* Cuplikan Halaman:
◇ ◇ ◇ ◇ ◇
Oleh: Aries Lailiyah
ANTROPOMORFISME
Manunggaling Kawulo Gusti dalam Wirid Hidayat Jati
Judul : MISTIS ISLAM KEJAWEN RADEN NGABEHI RANGGAWARSITA:
Studi Terhadap Serat Wirid Hidayat Jati
Penulis : Simuh
Penerbit : Jakarta, UI Press
Tahun terbitan : 2008
Cetakan : I
Halaman : IX, 339 halaman
ISBN : 979-8034-81-9
Studi Terhadap Serat Wirid Hidayat Jati
Penulis : Simuh
Penerbit : Jakarta, UI Press
Tahun terbitan : 2008
Cetakan : I
Halaman : IX, 339 halaman
ISBN : 979-8034-81-9
ANTROPOMORFISME
Manunggaling Kawulo Gusti dalam Wirid Hidayat Jati[1]
Manunggaling Kawulo Gusti dalam Wirid Hidayat Jati[1]
Pendahuluan
Islam dalam perkembangannya mengalami sejarah yang sangat panjang, baik dari segi agama, suku Jawa sebelum menerima pengaruh agama dan kebudayaan hindu yaitu masa-masa dimana masyarakat memuja roh nenek moyang dan mempercayai adanya kekuatan gaib --tumbuhan, binatang, benda-benda-- yang dianggap sakral, hal ini sering disebut oleh peneliti barat dengan animisme dan dinamisme. Kepercayaan ini belum berwujud menjadi sebuah agama, barulah saat Hindu datang mewarnai kebudayaan dan agama di Jawa.
Di Jawa Hindu menyebar mulai dari kalangan bangsawan dan cendekiawan baru kepada masyarakat secara umum. Para cendekiawan yang memahami bahasa sansekerta kemudihan menuliskan ulang dengan bahawa Jawa dan penggunaan perhitungan tahun Saka, maka disinilah permulaan sejarah bagi suku Jawa sekaligus embrio bagi pertumbuhan dan perkembangan kepustakaan Jawa. Dalam masa selanjutnya saat Islam mulai menyebar di nusantara berkembanglah dua jenis kepustakaan yaitu kepustakaan Islam Kejawen dan kepustakaan Islam santri.
◇ ◇ ◇ ◇ ◇
* Data Tersimpan:
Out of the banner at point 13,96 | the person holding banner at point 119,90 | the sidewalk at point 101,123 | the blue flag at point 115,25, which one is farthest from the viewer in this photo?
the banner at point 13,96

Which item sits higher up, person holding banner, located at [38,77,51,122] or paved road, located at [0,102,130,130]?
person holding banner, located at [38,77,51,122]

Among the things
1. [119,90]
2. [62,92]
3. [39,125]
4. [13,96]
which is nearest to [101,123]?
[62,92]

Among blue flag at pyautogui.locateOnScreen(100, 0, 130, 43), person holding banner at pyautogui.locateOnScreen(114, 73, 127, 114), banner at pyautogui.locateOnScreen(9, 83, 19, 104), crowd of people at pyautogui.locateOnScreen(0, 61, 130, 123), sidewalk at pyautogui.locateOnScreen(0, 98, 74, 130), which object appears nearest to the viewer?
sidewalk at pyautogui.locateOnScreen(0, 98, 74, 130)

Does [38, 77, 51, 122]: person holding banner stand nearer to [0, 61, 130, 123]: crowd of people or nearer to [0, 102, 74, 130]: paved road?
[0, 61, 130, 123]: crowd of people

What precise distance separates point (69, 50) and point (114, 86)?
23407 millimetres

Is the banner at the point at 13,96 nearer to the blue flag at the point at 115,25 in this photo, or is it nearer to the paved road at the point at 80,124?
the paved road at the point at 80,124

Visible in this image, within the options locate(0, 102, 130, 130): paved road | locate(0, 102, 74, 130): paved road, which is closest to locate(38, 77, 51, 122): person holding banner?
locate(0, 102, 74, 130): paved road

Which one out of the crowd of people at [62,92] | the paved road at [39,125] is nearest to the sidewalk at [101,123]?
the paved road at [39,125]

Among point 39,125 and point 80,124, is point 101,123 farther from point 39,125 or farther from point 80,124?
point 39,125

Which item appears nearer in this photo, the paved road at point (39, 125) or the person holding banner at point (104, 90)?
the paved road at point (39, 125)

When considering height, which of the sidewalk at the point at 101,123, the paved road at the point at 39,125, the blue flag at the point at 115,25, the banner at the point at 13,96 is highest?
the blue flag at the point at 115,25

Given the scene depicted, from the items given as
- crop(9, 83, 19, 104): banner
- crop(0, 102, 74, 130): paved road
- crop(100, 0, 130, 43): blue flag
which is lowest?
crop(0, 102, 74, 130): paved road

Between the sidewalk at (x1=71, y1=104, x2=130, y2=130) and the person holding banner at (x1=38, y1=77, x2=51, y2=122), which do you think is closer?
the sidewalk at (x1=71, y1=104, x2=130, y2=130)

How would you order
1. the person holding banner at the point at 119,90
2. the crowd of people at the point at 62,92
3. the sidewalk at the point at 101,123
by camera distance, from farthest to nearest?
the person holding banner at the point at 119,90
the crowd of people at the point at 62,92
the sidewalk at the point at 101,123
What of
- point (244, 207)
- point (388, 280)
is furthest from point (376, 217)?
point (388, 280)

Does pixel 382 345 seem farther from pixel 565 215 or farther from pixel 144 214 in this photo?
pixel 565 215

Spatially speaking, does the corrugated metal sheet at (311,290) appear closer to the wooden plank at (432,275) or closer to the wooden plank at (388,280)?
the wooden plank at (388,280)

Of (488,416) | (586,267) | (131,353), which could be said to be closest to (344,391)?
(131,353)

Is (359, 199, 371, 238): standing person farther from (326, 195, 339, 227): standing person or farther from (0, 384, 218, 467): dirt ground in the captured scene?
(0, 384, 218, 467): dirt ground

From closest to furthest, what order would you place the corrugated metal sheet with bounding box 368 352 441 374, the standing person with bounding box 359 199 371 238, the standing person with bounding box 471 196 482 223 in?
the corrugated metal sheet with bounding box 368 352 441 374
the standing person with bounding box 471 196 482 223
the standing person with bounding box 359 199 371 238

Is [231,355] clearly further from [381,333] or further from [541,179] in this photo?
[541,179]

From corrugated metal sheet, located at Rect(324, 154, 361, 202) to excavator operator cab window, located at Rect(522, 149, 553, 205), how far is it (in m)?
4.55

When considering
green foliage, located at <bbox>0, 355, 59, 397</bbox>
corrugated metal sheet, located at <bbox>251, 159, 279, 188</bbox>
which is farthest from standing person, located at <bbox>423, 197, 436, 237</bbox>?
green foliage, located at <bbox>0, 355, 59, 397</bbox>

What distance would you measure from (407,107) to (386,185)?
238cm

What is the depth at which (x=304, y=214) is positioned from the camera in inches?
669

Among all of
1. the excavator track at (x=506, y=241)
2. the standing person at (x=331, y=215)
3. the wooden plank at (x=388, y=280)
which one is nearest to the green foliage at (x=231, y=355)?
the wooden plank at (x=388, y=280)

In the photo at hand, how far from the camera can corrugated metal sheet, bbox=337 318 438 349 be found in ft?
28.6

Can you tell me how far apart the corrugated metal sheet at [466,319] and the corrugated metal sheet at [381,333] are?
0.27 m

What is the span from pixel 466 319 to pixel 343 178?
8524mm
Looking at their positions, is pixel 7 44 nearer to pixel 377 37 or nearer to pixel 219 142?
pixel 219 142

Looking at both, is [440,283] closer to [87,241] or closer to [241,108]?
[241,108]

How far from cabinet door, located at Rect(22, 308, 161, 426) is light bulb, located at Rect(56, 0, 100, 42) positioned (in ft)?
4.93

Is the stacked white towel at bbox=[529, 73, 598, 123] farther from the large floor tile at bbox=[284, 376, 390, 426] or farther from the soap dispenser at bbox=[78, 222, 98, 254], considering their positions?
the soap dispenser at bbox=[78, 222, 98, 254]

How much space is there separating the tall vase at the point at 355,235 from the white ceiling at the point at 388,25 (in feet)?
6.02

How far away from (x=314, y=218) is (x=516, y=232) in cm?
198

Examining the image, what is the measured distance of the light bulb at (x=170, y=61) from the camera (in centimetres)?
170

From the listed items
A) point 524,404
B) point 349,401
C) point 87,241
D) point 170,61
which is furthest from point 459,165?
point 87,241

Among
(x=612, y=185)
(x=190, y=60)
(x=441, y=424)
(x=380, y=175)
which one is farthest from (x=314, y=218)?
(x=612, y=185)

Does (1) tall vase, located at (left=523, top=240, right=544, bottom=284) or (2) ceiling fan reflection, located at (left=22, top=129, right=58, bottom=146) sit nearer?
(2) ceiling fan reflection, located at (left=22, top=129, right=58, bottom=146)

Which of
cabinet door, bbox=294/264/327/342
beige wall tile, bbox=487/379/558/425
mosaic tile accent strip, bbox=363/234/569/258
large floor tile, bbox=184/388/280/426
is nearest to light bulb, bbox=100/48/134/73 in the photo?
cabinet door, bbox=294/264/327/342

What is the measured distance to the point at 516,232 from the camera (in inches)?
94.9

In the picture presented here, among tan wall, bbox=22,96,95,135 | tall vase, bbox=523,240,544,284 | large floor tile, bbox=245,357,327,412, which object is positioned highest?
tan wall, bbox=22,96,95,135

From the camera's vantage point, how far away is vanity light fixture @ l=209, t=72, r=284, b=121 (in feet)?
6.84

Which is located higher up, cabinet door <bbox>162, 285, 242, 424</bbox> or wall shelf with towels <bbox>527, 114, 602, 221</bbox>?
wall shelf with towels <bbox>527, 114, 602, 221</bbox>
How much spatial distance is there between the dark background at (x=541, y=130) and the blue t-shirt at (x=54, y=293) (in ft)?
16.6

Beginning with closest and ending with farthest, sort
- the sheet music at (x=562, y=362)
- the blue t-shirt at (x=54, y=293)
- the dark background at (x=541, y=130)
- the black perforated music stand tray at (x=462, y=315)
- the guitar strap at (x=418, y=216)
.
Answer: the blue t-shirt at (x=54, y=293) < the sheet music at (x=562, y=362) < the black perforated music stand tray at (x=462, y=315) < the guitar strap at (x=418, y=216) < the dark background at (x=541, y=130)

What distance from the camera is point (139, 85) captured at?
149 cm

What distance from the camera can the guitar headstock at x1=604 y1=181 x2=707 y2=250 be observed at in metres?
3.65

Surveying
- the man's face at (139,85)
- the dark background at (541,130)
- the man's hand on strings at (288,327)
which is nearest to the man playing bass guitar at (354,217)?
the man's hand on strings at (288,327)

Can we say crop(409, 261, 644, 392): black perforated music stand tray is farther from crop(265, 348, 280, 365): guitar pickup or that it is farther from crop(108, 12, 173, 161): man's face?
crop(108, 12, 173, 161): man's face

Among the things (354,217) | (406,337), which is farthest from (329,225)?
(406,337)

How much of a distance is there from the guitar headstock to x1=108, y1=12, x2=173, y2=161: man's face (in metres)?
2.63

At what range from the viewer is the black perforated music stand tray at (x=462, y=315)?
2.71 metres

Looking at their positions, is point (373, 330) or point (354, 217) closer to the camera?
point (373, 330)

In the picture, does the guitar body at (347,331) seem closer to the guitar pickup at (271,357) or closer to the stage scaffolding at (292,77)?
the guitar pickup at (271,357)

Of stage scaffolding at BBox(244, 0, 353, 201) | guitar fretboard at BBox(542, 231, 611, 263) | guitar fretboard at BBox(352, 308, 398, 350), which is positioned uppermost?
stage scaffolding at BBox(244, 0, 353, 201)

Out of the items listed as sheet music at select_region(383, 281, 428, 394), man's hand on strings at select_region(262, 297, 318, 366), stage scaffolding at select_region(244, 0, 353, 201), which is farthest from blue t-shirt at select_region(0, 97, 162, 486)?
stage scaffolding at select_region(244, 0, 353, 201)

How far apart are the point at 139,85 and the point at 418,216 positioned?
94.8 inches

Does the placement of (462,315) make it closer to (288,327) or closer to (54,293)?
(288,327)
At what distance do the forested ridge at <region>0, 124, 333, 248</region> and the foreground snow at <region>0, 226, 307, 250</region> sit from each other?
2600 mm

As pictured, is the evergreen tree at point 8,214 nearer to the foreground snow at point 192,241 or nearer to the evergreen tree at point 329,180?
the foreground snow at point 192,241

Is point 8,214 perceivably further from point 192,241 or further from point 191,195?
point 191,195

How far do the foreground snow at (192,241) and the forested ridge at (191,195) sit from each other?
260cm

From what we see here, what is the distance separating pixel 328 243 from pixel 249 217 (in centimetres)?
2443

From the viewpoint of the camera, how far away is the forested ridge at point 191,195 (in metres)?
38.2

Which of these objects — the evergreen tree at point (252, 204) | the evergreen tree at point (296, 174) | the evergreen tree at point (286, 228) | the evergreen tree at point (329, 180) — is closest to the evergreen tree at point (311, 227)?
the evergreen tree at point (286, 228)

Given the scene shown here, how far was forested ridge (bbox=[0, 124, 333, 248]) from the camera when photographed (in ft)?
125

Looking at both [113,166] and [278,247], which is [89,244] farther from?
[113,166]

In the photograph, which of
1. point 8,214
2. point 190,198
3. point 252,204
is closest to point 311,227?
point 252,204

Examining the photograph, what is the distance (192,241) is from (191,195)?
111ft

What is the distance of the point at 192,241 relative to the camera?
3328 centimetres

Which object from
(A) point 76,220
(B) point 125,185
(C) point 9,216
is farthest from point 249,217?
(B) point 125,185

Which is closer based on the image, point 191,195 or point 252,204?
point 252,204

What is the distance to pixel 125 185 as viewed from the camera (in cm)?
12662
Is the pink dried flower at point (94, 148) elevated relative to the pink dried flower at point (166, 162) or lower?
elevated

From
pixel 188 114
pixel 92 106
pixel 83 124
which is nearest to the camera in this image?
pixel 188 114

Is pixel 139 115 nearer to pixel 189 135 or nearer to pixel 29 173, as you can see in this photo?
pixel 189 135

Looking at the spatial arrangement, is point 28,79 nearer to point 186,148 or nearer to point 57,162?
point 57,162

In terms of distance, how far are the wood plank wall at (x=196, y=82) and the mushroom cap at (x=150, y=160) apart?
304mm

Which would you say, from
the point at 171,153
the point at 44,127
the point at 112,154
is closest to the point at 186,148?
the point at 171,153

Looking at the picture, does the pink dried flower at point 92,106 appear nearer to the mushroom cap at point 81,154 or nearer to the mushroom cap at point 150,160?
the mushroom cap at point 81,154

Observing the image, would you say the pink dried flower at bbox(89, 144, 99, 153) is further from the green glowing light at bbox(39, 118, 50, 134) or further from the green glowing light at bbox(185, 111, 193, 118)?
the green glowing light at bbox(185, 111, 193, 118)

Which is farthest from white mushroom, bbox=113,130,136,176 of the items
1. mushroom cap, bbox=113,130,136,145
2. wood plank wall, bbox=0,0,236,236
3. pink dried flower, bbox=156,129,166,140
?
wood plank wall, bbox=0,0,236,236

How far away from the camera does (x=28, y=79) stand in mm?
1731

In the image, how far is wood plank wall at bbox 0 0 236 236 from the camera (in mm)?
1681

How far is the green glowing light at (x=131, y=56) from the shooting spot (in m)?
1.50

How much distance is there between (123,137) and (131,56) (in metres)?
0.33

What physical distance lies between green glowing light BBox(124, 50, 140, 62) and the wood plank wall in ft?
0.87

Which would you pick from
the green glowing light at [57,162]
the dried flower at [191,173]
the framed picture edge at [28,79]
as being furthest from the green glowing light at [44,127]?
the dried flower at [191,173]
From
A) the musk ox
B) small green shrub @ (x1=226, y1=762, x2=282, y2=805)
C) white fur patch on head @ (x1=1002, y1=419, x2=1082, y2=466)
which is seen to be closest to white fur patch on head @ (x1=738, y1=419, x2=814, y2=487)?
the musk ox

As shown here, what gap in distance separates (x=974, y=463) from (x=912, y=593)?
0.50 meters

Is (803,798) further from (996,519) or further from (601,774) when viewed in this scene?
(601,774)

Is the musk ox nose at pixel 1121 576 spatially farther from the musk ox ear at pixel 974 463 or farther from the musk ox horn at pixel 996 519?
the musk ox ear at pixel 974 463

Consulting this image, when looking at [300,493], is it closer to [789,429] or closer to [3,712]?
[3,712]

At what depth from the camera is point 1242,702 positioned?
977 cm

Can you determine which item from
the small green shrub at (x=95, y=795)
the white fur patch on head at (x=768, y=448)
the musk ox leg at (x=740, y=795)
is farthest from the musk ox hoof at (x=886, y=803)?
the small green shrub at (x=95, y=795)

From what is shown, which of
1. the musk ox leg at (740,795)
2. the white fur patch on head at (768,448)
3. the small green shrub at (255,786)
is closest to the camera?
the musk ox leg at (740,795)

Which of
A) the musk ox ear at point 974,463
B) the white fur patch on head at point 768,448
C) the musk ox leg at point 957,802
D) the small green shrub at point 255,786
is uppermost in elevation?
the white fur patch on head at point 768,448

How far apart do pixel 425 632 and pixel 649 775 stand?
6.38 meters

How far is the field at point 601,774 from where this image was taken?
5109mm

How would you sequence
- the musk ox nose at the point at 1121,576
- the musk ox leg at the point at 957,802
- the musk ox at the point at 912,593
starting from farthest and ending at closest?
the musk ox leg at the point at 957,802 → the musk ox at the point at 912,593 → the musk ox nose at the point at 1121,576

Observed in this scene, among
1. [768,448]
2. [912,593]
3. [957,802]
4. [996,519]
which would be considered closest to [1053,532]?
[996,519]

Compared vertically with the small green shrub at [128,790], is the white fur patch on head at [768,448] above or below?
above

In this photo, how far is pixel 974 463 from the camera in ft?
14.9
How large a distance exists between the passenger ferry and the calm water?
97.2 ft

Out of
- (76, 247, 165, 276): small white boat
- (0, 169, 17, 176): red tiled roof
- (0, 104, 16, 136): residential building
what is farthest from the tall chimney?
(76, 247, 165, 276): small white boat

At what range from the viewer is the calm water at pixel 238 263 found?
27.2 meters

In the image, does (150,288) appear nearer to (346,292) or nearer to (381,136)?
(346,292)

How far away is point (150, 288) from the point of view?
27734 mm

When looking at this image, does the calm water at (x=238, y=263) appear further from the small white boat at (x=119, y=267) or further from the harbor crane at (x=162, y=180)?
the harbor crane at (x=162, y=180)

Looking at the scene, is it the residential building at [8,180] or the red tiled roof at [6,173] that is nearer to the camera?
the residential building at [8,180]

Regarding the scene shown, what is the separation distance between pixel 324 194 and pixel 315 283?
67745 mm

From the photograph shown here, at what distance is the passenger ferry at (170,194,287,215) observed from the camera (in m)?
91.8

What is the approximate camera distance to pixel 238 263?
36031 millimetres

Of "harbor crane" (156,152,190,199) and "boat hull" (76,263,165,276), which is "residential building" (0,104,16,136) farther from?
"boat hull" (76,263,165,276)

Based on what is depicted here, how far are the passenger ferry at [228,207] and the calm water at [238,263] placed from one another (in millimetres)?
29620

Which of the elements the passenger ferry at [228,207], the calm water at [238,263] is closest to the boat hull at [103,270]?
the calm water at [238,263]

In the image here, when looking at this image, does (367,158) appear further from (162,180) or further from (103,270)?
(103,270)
◇ ◇ ◇ ◇ ◇
* Tujuan 1: Tuliskan ulang bagian teks tentang mistik Islam Kejawen dari "Di Jawa Hindu" sampai "kepustakaan Islam santri." tanpa mengubah satu kata pun.
* Tujuan 2: Lanjutkan teks tentang mistik Islam Kejawen mulai dari kalimat sesudah bagian terakhirnya.

* Hasil 1:
Di Jawa Hindu menyebar mulai dari kalangan bangsawan dan cendekiawan baru kepada masyarakat secara umum. Para cendekiawan yang memahami bahasa sansekerta kemudihan menuliskan ulang dengan bahawa Jawa dan penggunaan perhitungan tahun Saka, maka disinilah permulaan sejarah bagi suku Jawa sekaligus embrio bagi pertumbuhan dan perkembangan kepustakaan Jawa. Dalam masa selanjutnya saat Islam mulai menyebar di nusantara berkembanglah dua jenis kepustakaan yaitu kepustakaan Islam Kejawen dan kepustakaan Islam santri.

* Hasil 2:
Dalam tulisan ini difokuskan kepada wirid Hidayat Jati yang merupakan salah satu dari kepustakaan Islam Kejawen. Keistimewaan dari wirid ini adalah, pertama, karya Raden Ngabehi Ranggawarsita, sastrawan fenomenal dari istana Surakarta yang memiliki gelar pujangga penutup. Kedua, disusun dalam bentuk Jawa atau porsa. Ketiga, isi kandungannya usaha untuk menjadi kitab mistik yang cukup lengkap, padat dan bulat. menurut penulis buku (Simuh) bahwa mempelajari ngelmu tuwa (kepustakaan Jawa) tetap menarik hingga kapanpun, mengingat westernisasi terus berkembang di Indonesia dan dengan masa yang tak bisa ditentukan akan menenggelamkan kepribadian bangsa Indonesia.
Sosok Ranggawarsita
Ranggawarsito lahir pada tahun 1802 dan wafat pada 1873, beliau dikeramatkan oleh angkata sesudahnya dengan cerita-cerita yang ajaib yang dinisbatkan kepada kehidupannya. Ada dua naskah yang menuliskan tentang beliau yaitu karya Padwawarsita dan Padwawidagda beserta Honggopradoto. Menurut keterangan beliau berasal dari keluarga Yasadipuran (keluarga pujangga) dan dididik oleh kakeknya Yasadipuran II. Konon beliau juga masih trah dari kerajaan Majapahit dan yang terkenal dengan sebutan Raden Ngabehi Ranggawarsita adalah Ranggawarsita III yang memiliki nama asli Bagus Burhan. Silsilahnya sebagai berikut:
Brawijaya (Raja Majapahit) Putri Majapahit+ Andayaningrat (Dari Pengging)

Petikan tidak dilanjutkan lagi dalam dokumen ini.